En las historias naturales europeas, lo frecuente era que la imaginación humana se proyectara al mundo exterior. La Historia Natural de Plinio por ejemplo era un mapa errático del mundo real. Había humanos con cabeza de perro que sólo podían ladrar, hombres con la cabeza en el pecho, y gente con un solo pie pero con la habilidad de saltar poderosamente y usar su pie para darse sombra. Había sirenas, manantiales que -se creía- garantizaban la eterna juventud, e islas habitadas por ángeles y demonios. En alguna época los egipcios creyeron que la gente del otro lado del mundo caminaba al revés. Los bestiarios incluían al fénix, grifos y unicornios. Sin forma factual, ni conocimiento, ni ser siquiera observables, estos mundos fantásticos se convirtieron en el mundo que veía la mente humana.

Incluso en tiempos posteriores, la relación entre la naturaleza y la humanidad planteaba un dilema. Alguna vez se pensó que el mundo entraba por el ojo, y que sólo existía a través de nuestra mirada. Mucho se debatió sobre cómo una montaña podía caber en un ojo humano. Estas dificultades con la perspectiva empujaron a los humanos hacia otras conclusiones no menos erróneas que creer ante todo en el ojo del espectador. Euclides pensó que el ojo era el punto de origen de todas las cosas. Platón creía que el mundo emanaba del ojo, mientras otros pensaban que había algo en los objetos que nos permitía percibirlos. En cualquier caso, la mayoría de estas teorías disminuía a la naturaleza y acrecentaba al ojo humano. La visión concernía sólo al que ve, no a lo visto.

Nada más diferente de cómo ven al mundo los pueblos tribales de todos los continentes. Desde la perspectiva de aquellos que han permanecido sobre su propio terreno durante miles de años, hubo –y hay– otros puntos de vista. Para los pensadores tribales, el mundo exterior crea lo humano; estamos vivos en procesos adentro y afuera de ser. Es una manera más humilde de mirar al mundo y, por mucho, más estable. La naturaleza es la creadora, no lo creado.

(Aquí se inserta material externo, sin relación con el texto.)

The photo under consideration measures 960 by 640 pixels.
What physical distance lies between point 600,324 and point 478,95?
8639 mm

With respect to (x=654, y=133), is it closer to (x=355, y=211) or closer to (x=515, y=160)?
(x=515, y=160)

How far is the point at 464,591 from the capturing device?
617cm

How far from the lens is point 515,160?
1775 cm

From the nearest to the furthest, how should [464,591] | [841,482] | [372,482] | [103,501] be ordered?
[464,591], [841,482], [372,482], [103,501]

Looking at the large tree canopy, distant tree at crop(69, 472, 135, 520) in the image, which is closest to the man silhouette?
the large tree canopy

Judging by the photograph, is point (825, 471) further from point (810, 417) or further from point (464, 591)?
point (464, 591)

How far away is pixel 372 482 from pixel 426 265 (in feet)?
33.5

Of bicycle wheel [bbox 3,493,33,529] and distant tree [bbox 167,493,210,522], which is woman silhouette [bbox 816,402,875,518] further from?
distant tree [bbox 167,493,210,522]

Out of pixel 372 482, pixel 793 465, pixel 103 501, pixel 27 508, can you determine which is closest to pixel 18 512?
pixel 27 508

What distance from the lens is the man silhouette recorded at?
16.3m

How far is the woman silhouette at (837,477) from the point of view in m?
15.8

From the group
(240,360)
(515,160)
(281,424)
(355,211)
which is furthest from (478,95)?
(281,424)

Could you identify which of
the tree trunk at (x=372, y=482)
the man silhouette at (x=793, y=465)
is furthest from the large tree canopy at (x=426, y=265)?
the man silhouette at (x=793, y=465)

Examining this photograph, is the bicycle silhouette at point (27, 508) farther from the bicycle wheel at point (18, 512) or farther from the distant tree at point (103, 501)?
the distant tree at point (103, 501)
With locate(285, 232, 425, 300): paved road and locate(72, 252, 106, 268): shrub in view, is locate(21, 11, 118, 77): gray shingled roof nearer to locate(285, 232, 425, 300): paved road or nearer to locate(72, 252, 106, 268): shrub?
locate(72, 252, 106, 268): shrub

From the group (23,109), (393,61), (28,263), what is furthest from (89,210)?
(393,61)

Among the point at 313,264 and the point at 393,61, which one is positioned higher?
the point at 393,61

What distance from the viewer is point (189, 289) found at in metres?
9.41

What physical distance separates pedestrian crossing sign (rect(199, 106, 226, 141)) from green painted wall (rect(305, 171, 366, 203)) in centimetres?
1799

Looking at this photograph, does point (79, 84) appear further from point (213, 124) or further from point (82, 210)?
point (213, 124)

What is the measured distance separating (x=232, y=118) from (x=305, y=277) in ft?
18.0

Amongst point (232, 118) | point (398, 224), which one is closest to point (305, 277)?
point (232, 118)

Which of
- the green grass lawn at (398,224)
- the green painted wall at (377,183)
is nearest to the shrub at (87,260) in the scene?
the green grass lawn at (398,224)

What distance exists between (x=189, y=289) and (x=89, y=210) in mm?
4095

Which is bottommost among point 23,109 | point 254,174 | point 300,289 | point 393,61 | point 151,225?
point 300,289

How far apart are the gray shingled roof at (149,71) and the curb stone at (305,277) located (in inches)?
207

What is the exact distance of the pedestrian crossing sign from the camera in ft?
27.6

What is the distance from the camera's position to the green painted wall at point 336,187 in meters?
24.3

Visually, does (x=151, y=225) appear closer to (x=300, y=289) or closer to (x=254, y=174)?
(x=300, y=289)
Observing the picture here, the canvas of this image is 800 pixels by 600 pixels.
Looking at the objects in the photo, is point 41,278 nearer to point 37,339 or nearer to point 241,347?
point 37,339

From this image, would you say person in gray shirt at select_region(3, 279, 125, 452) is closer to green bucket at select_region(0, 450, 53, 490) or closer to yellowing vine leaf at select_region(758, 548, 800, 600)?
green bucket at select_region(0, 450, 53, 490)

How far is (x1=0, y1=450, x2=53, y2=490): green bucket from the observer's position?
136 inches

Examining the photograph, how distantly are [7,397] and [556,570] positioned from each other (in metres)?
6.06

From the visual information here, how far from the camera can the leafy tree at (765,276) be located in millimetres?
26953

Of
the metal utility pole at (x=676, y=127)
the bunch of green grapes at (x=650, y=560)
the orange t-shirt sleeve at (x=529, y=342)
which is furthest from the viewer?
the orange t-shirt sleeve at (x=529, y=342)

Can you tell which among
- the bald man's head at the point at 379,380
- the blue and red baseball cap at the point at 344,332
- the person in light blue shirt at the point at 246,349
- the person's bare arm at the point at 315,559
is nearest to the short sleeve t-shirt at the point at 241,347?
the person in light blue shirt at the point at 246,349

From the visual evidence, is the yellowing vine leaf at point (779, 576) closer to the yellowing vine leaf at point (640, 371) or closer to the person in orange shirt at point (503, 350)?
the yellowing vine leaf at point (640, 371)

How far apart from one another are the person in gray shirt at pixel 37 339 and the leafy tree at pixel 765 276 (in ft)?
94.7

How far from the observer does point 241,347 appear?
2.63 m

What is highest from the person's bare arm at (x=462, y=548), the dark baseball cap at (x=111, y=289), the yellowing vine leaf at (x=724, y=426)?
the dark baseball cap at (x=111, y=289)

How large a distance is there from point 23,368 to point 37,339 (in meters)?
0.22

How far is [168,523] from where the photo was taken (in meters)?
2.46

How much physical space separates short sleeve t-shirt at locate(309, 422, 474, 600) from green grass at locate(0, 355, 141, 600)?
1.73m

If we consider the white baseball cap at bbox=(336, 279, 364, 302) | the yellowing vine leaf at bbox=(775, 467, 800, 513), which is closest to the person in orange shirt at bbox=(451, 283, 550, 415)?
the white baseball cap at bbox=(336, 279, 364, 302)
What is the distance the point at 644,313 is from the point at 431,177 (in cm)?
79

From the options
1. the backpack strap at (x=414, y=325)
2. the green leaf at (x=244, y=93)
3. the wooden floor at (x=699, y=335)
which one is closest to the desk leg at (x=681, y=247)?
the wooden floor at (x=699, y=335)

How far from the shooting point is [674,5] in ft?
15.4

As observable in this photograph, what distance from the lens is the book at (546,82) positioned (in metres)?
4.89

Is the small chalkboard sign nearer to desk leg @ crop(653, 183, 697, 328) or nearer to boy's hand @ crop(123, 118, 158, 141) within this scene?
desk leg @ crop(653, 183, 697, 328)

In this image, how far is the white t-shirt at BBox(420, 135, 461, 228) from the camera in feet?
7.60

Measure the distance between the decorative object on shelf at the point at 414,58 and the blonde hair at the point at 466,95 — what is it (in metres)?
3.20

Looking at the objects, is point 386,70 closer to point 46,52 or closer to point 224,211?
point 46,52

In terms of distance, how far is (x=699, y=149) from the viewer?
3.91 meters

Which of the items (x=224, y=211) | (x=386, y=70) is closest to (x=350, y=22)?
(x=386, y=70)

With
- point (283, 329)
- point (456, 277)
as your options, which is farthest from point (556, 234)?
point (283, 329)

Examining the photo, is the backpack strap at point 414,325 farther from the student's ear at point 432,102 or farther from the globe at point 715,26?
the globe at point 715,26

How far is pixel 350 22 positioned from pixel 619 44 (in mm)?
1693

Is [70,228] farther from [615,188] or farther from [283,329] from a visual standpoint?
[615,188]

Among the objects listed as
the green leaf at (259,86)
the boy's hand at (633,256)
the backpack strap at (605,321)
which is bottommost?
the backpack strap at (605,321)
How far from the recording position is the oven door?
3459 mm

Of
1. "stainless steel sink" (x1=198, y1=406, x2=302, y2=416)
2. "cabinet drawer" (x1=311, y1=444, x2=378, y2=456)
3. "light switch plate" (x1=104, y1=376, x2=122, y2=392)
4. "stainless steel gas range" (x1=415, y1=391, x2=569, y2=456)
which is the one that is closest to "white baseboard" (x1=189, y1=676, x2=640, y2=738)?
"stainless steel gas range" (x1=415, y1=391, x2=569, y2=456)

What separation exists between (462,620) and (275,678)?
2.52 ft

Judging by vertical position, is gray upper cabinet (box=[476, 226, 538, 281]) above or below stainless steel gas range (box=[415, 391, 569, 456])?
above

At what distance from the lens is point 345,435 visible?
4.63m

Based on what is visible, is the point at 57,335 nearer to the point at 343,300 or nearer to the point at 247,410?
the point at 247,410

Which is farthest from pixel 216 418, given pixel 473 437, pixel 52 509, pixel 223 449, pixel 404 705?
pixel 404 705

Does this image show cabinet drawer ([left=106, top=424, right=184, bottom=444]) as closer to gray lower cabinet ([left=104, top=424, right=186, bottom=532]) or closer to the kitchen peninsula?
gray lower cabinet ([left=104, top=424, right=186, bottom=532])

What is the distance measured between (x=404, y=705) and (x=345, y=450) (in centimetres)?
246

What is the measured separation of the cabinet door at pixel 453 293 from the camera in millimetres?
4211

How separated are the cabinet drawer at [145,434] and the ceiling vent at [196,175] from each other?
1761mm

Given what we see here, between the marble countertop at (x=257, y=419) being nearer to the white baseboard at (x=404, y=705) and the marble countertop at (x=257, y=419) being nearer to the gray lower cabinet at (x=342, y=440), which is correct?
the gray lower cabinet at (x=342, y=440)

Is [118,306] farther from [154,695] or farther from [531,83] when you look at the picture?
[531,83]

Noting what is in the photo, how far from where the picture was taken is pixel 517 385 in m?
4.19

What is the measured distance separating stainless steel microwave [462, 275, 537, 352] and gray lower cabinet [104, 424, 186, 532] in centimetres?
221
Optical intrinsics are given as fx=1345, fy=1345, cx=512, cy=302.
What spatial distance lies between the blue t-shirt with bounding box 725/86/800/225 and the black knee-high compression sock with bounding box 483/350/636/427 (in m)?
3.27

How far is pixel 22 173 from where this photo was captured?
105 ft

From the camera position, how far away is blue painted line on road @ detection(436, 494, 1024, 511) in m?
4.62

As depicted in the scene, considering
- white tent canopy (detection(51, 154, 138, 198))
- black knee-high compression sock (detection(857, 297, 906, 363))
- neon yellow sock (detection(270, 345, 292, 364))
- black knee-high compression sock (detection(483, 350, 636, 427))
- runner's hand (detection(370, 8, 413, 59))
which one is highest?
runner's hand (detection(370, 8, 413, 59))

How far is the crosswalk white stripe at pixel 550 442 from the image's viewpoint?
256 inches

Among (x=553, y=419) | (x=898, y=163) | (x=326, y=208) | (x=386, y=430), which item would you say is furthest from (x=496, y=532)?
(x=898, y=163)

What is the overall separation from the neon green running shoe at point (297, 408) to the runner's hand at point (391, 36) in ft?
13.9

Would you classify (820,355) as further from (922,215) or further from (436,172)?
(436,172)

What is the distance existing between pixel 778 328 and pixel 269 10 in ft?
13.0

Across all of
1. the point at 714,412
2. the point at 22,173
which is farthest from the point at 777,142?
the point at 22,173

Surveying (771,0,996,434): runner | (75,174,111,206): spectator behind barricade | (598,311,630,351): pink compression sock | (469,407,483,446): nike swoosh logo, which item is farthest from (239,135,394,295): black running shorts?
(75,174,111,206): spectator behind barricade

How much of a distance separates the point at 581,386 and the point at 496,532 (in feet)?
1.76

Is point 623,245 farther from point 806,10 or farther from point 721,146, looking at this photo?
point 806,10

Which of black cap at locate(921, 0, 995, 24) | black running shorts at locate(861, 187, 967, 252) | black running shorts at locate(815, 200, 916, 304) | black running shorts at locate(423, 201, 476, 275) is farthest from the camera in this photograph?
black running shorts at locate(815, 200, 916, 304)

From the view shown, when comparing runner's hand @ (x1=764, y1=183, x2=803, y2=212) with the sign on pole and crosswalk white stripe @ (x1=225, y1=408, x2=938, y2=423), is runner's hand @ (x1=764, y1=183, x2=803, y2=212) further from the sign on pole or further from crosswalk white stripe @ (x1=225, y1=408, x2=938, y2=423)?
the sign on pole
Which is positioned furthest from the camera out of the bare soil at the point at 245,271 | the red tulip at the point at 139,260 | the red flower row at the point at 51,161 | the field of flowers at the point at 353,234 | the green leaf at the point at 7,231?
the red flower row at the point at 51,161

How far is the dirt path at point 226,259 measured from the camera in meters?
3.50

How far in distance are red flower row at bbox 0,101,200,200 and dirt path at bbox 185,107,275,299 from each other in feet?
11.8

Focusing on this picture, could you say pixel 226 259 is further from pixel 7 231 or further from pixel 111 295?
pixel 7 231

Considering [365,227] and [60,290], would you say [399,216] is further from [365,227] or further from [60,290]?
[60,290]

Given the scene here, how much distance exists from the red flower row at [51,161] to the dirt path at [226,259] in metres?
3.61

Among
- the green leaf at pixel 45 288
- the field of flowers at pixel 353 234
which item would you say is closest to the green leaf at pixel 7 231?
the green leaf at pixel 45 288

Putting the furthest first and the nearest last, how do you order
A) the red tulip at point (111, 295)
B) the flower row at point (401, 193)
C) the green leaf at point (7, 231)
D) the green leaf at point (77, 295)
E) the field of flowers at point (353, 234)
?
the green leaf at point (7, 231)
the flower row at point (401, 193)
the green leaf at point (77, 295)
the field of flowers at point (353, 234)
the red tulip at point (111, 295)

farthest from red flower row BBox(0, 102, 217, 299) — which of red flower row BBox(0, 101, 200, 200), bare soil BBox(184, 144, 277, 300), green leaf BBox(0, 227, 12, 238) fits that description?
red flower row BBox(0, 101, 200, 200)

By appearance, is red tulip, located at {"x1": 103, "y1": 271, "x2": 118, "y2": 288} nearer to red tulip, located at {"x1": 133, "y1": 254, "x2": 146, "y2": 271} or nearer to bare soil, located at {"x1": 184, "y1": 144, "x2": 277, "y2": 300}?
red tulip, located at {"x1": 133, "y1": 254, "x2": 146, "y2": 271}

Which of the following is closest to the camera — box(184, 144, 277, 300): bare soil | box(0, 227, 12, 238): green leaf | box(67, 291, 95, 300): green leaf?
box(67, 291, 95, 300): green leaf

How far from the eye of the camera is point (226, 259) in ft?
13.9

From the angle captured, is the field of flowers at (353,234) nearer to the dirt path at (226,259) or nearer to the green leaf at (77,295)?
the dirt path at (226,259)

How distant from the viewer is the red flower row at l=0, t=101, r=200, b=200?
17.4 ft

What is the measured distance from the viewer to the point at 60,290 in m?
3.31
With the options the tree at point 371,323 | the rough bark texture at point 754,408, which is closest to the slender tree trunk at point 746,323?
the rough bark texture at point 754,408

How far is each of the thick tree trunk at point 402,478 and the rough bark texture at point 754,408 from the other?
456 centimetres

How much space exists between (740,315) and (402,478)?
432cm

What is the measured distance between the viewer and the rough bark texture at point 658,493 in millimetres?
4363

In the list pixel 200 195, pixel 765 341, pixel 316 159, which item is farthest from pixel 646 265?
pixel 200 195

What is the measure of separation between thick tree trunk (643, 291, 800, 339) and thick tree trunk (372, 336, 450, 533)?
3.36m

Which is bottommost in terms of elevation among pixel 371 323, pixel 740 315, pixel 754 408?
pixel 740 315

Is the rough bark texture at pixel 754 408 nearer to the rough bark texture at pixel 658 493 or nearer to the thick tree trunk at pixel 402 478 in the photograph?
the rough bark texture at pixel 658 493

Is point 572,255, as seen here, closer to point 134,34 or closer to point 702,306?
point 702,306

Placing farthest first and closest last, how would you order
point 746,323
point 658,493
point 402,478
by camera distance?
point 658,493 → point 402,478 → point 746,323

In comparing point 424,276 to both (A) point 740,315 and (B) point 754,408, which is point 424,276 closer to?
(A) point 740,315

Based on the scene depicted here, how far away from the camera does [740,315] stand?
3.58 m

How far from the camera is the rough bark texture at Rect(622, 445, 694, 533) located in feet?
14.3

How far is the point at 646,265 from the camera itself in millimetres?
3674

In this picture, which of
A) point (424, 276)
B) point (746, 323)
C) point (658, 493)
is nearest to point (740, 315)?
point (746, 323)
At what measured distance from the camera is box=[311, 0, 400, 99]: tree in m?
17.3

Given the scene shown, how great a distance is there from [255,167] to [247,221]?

También existe una geografía del espíritu que está unida a y proviene de la más grande geografía de la naturaleza. Berard Haile, un sacerdote que viajó entre los navajo en la década de 1930, estaba asombrado por la complejidad de sus conocimientos, que existían en el contexto de lo que hoy llamamos un ecosistema. La ceremonia del Camino Ascendente por ejemplo, incluye todos los aspectos del crecimiento vegetal; el movimiento hacia arriba entre más hondo crecen las raíces, los insectos arriba y bajo la tierra, las especies de aves que acuden a determinadas plantas. Cada aspecto de la ceremonia revela un vasto conocimiento del mundo. Para lograr la curación, esta vida y este mundo exteriores deben ser tomadas y “vistas” por el paciente como parte de un mismo sistema de trabajo.

Laurens van del Post, escritor, naturalista y psicólogo criado en África, escribió en el ensayo The Great Uprooter sobre cómo un sueño le anunció la enfermedad de su hijo. En el sueño, el hombre joven estaba en la playa, incapaz de moverse, viendo una creciente de la marea chocar contra él. De la espuma salió un gran elefante negro que caminó hacia él. Fue este sueño, van del Post estaba convencido, lo que anunció el cáncer de su hijo, el primer momento del cambio celular. Van del Post consideró al sueño como algo procedente del “gran afuera”: esta experiencia parecía abarcar, dijo, todos los afueras y los adentros que puede experimentar una persona.

 

La naturaleza es definida hoy con demasiada frecuencia por personas que están separadas de la tierra. Un tal mundo que carga y crea el espíritu humano. Demasiadas pocas veces es comprendido el hecho de que el alma reside en todas las intersecciones entre la conciencia humana y el resto de la naturaleza. La piel apenas es un recipiente. Nuestras fronteras no son sólidas, somos permeables, e incluso cuando somos soñadores solitarios estamos enraizados al alma de afuera. Si nos abrimos con suficiente fuerza para conectarnos con el mundo, nos convertimos en algo más grande que nosotros mismos.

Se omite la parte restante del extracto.